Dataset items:
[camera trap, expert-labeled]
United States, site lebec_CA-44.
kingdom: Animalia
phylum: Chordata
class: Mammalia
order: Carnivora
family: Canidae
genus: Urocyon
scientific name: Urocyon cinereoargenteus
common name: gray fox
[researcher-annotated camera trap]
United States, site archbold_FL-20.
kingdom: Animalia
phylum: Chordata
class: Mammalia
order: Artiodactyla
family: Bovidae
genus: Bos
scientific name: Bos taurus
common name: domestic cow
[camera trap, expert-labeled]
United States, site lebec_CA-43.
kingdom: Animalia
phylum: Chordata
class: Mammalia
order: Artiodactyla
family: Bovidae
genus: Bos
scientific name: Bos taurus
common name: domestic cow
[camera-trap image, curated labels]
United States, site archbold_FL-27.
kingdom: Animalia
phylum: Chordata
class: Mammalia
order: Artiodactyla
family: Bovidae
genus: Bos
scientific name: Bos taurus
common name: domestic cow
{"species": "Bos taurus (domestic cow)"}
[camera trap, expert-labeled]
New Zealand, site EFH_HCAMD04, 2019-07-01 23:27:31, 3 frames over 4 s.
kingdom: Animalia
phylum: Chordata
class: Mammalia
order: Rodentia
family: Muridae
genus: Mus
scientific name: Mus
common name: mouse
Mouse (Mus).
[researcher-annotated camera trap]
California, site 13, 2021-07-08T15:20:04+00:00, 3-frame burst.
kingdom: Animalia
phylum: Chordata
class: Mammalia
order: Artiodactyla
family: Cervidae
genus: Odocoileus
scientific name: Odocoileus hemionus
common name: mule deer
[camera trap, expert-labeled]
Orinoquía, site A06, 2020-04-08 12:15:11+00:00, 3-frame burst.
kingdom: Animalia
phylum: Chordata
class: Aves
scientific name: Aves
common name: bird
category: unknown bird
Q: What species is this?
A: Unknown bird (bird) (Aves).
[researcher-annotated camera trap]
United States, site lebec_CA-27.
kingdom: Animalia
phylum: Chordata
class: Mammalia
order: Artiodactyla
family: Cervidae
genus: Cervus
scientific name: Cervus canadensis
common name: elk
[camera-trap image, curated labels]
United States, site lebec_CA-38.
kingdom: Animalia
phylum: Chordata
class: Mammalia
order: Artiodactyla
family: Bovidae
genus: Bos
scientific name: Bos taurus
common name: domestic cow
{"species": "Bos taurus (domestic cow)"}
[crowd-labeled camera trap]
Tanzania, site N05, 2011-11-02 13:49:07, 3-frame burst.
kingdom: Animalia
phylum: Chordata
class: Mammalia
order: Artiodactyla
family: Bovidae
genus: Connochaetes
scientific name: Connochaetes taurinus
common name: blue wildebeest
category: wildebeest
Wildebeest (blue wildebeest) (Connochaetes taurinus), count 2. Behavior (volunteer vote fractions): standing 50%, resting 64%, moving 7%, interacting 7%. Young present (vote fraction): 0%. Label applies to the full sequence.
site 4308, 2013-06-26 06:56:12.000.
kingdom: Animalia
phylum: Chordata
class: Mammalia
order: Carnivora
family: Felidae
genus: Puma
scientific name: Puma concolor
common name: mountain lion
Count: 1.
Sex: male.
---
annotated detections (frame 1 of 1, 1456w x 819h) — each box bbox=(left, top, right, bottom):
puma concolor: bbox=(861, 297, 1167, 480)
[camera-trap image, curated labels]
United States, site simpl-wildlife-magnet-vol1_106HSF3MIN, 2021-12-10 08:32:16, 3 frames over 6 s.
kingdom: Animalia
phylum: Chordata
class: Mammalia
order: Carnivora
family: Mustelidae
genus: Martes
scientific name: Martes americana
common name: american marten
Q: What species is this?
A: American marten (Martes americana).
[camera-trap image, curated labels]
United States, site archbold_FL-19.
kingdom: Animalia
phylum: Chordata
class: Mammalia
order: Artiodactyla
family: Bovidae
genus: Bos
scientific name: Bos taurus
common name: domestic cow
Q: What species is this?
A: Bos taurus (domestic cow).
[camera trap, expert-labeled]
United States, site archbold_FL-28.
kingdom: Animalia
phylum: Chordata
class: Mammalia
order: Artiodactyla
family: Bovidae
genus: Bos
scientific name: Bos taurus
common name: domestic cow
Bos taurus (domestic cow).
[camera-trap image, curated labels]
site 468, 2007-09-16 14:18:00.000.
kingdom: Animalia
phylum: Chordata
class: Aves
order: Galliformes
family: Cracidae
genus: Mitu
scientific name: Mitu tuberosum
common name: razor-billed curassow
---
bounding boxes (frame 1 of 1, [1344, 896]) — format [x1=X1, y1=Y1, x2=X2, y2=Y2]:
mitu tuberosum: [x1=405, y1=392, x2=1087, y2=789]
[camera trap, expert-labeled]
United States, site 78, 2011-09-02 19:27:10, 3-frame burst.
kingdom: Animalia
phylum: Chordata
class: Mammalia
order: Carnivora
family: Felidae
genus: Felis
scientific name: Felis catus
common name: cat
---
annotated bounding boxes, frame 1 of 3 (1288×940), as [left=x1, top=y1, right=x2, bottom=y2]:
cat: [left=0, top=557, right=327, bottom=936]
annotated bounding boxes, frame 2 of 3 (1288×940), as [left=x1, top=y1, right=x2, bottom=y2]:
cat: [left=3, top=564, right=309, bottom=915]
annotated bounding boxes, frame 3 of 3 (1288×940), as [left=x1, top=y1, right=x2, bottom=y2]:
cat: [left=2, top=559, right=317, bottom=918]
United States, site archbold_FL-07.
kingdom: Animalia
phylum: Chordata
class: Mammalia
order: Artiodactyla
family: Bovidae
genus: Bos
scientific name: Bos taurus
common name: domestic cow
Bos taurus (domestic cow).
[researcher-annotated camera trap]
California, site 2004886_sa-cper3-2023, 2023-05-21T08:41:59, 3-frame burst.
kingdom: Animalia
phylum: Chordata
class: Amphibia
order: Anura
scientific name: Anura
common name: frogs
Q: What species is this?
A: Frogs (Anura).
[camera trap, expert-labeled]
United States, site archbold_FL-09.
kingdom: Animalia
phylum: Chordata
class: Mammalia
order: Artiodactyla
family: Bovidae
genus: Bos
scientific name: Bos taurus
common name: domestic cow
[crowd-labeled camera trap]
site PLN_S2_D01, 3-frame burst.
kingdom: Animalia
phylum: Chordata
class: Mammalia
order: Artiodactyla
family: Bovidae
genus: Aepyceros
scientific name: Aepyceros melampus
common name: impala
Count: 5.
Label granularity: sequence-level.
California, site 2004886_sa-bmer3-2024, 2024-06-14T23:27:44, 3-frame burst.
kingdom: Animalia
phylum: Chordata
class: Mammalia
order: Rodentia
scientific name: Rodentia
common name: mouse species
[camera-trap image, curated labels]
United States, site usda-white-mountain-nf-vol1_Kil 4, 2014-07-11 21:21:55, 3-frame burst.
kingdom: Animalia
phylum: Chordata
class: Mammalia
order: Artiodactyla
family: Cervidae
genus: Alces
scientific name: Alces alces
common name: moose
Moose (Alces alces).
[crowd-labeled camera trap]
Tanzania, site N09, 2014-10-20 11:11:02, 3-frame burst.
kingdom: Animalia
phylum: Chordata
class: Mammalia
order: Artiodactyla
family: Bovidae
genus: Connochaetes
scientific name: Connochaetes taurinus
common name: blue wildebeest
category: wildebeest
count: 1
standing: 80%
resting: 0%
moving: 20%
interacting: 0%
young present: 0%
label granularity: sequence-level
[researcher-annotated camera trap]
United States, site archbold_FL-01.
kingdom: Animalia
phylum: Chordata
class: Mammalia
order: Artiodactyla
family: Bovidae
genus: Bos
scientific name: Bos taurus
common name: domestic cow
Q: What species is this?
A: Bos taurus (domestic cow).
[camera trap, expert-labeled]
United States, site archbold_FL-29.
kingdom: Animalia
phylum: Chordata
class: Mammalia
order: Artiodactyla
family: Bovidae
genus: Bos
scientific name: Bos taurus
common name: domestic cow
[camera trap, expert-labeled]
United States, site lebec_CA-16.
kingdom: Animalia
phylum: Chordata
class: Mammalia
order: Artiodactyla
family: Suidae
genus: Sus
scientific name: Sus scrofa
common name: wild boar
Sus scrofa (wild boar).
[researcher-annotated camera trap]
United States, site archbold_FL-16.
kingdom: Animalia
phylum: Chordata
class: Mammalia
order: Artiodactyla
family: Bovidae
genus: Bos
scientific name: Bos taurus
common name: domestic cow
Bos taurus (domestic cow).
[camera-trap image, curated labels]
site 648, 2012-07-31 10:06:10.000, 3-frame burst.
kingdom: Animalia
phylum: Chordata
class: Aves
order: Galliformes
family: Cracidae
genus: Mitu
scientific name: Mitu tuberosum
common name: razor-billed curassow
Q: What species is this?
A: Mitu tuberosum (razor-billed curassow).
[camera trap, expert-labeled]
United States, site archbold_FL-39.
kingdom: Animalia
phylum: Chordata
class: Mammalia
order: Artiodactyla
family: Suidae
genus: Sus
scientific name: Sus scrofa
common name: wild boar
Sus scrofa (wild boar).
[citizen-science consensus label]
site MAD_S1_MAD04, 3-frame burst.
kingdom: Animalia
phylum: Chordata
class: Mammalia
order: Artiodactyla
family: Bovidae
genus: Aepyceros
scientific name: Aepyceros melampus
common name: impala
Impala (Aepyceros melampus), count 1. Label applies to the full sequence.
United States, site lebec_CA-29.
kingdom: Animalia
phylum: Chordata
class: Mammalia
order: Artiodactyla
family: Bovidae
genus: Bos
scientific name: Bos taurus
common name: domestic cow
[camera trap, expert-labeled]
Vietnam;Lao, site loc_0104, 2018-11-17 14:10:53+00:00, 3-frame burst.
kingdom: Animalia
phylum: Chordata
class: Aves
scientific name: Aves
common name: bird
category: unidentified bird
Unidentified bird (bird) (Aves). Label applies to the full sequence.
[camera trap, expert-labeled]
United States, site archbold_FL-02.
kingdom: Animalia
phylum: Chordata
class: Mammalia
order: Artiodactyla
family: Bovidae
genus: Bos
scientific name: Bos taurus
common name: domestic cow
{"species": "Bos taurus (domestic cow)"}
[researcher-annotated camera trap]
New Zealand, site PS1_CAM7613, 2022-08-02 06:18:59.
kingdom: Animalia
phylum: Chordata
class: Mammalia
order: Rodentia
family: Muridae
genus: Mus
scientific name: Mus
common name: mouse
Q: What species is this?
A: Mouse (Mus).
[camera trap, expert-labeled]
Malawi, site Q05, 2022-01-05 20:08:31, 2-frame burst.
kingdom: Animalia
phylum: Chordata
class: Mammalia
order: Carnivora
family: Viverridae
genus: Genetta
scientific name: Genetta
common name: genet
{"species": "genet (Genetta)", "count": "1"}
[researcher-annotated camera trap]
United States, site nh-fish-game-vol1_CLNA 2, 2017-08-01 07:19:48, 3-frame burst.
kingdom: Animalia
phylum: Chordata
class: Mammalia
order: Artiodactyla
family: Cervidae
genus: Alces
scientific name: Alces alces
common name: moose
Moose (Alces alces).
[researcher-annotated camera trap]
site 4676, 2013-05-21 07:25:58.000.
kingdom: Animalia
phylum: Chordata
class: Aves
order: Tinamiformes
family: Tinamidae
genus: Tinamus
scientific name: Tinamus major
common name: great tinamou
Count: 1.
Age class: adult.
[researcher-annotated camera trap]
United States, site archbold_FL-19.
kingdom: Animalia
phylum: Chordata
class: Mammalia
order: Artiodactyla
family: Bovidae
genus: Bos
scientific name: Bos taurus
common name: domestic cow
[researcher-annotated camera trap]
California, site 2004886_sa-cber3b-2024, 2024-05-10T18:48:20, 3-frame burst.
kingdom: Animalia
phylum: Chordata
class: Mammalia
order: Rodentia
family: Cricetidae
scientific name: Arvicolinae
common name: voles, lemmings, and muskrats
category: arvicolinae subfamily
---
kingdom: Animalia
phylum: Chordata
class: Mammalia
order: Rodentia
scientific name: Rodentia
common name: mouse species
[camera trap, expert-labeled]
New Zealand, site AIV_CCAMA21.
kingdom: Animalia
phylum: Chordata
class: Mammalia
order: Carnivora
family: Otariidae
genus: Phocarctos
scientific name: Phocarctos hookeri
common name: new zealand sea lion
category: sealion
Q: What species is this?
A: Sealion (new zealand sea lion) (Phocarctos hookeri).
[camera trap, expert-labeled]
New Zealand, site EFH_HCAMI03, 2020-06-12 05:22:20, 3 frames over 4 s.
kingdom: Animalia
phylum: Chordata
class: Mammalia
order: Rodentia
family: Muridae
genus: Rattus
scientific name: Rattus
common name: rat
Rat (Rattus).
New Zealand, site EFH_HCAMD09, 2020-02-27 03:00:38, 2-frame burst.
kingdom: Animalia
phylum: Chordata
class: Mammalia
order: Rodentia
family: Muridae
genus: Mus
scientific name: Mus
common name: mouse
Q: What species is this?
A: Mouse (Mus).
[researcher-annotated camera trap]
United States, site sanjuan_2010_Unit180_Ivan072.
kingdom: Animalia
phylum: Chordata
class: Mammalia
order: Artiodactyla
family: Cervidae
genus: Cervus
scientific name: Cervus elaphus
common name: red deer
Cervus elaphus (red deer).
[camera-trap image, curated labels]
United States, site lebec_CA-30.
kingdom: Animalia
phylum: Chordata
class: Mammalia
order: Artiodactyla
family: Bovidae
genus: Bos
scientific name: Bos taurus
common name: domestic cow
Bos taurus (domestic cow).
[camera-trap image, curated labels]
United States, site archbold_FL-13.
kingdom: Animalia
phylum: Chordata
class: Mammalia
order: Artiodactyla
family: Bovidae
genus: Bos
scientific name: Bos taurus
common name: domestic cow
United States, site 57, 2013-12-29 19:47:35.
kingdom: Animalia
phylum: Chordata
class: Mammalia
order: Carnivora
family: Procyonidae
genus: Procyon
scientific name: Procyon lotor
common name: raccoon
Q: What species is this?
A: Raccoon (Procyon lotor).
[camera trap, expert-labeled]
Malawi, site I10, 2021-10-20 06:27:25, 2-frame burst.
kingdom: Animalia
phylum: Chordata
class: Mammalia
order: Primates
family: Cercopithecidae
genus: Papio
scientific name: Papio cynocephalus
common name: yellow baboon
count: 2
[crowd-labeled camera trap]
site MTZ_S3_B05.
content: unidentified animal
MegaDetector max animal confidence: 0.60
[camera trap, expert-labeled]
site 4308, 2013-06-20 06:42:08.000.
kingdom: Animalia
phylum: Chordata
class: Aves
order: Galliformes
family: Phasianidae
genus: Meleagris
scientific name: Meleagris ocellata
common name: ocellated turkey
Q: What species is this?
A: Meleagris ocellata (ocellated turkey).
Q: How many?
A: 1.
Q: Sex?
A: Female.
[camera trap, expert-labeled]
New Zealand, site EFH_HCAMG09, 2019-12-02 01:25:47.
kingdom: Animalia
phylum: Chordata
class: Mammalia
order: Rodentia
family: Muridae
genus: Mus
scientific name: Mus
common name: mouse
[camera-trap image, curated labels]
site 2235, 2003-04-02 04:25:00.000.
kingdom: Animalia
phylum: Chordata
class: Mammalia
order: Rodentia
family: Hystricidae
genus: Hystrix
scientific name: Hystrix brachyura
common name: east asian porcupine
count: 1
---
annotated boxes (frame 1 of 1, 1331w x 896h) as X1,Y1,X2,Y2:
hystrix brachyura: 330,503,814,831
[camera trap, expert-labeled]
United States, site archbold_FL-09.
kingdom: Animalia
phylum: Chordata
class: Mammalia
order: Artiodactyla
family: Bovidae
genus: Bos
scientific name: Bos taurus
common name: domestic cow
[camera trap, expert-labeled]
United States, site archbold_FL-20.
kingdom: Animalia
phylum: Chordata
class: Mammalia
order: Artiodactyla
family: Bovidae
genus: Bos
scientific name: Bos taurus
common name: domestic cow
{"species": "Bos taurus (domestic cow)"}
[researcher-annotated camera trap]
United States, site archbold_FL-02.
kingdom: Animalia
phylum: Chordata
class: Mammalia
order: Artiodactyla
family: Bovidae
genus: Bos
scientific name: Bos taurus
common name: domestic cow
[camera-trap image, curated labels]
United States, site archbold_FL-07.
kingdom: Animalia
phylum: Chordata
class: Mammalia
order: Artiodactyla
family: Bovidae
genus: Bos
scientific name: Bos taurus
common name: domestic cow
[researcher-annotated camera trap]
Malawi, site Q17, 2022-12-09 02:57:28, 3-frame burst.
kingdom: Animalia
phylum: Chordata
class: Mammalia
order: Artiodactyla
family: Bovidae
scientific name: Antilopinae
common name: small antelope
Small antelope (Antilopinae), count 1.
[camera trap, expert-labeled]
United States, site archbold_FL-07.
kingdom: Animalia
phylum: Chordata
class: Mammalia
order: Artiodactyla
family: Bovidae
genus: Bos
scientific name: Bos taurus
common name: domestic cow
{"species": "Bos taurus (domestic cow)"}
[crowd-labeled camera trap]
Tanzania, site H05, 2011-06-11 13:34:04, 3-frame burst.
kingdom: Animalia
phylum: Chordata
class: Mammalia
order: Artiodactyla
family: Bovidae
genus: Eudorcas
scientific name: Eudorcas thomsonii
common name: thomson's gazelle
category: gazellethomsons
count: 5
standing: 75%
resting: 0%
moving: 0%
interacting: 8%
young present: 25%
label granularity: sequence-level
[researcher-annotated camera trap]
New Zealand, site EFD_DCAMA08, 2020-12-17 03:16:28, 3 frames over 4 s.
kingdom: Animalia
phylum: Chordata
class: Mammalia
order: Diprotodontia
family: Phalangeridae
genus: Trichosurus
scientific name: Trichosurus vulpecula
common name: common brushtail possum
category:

- YOUR ASSIGNMENT: Search the entries for "Tanzania" and copy out each line that has it.

- RESPONSE AREA:
Tanzania, site N05, 2011-11-02 13:49:07, 3-frame burst.
Tanzania, site N09, 2014-10-20 11:11:02, 3-frame burst.
Tanzania, site H05, 2011-06-11 13:34:04, 3-frame burst.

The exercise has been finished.